Vascular Survey in IgG4-Related Systemic Disease
Brittany J Holmes, Nikolay G Delev, Gary R Pasternack, Marc K Halushka. The Johns Hopkins Hospital, Baltimore, MD
Background: IgG4-related systemic disease (IgG4-SD) is a rare cause of non-necrotizing ascending aortitis. However, the extent of IgG4-related arteritis outside of the aorta has not been described. Although IgG4-SD is increasingly recognized as a cause of aortic aneurysms, coronary artery dissection and sudden cardiac death have not been reported.
Design: We describe the pattern of IgG4-related arteritis in a 61-year-old African-American female. This patient died unexpectedly at home one year following an episode of presumptive lupus cerebritis that resolved with immunosuppression. An extensive vascular survey was conducted at the time of post-mortem examination. Immunohistochemical staining using anti-IgG (dilution 1:20,000, Novacastra) and anti-IgG4 (dilution 1:2,000, Invitrogen) was performed on selected sections.
Results: Postmortem examination revealed a 3 cm dissection of the ascending aorta that had propagated in a retrograde fashion into the proximal left main coronary artery. This significant coronary artery dissection caused the patient's sudden cardiac death. Microscopic examination of the proximal aorta revealed a marked lymphoplasmacytic arteritis where the dissection occurred.

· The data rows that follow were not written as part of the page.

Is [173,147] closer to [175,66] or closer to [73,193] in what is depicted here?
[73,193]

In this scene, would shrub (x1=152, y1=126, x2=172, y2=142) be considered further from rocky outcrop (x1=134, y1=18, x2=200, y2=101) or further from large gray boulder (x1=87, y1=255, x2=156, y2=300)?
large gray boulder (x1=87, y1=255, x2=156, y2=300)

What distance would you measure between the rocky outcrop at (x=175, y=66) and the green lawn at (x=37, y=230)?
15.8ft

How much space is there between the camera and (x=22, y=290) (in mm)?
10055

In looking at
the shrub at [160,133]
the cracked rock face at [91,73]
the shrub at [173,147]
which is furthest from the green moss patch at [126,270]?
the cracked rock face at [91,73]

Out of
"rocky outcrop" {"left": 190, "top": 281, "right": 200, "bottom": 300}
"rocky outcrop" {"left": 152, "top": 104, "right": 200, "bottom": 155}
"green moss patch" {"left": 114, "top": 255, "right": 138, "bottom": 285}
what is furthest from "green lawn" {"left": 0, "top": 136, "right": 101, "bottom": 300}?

The plasma cells demonstrated a cytoplasmic IgG4:IgG ratio of approximately 80%. Our expanded vascular survey identified the same plasma cell-rich infiltrate affecting the entire aorta (thoracic and abdominal) as well as the bilateral common iliac arteries, left renal artery, and bilateral internal carotid arteries. The coronary arteries, right renal artery and splenic artery were unaffected.

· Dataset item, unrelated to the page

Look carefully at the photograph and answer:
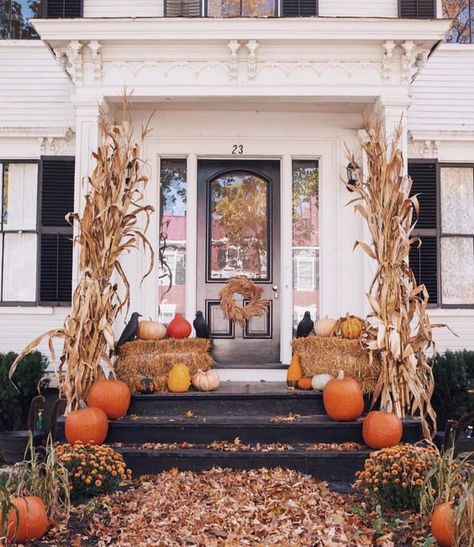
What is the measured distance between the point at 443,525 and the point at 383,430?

Conclusions: We report the first extensive vascular survey of IgG4-SD, demonstrating that IgG4-SD can cause large-vessel vasculitis beyond the aorta. While IgG4-SD is typically viewed as a chronic disease, this case is also notable as the first report of IgG4-SD-induced sudden death and illustrates the possibility of vascular catastrophe due to IgG4-related arteritis.